Tokyo Gas’s real estate portfolio is estimated to be worth about $9 billion, according to Elliott Management. In a stock exchange filing on Tuesday, the activist fund disclosed it now owns 5% of Tokyo Gas, and is now one of the three biggest shareholders in the utility.
As of March 31, the top two shareholders in Toyo Gas were The Master Trust Bank of Japan Ltd. with nearly 16% and Nippon Life Insurance Company with a 7.8% stake.
Elliott’s acquisition of 5% in Tokyo Gas comes as Japanese companies of all sectors are under increased shareholder pressure to justify their returns or divest non-core businesses. Investors want better capital efficiency and higher returns.

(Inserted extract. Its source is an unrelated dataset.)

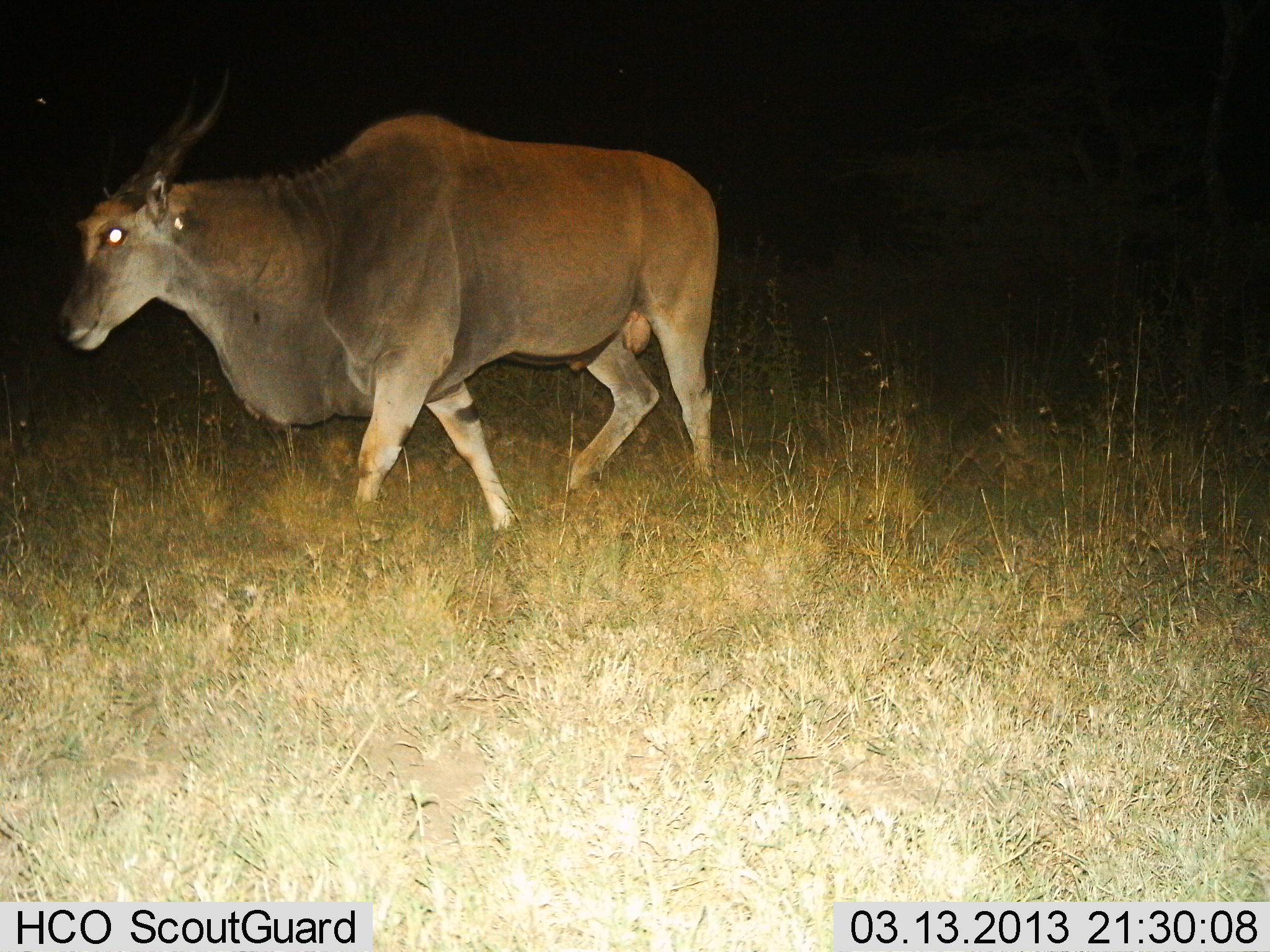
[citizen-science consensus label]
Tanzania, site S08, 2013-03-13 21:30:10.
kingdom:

Japan’s listed companies, many of which operate in the energy sector, have earned the equivalent of $57 billion from divestitures over the last three years as they look to boost their capital efficiency and stock valuations.
Many of Japan’s largest listed firms are conglomerates that include diverse businesses. But their market value is below the value of the separate businesses, the so-called conglomerate discount, as Nikkei Asia reports.
The drive to boost market value and return on investment has led to a shift in strategies among Japanese firms in recent years.
In addition, the Tokyo Stock Exchange has introduced new regulations aiming to improve capital efficiency, shareholder value, overseas investment, and accountability for management.
As a result of these regulatory changes and a shift in the corporate mindset, Japanese conglomerates have been selling off subsidiaries, affiliates, and stakes in projects to divest from less profitable and non-strategic assets.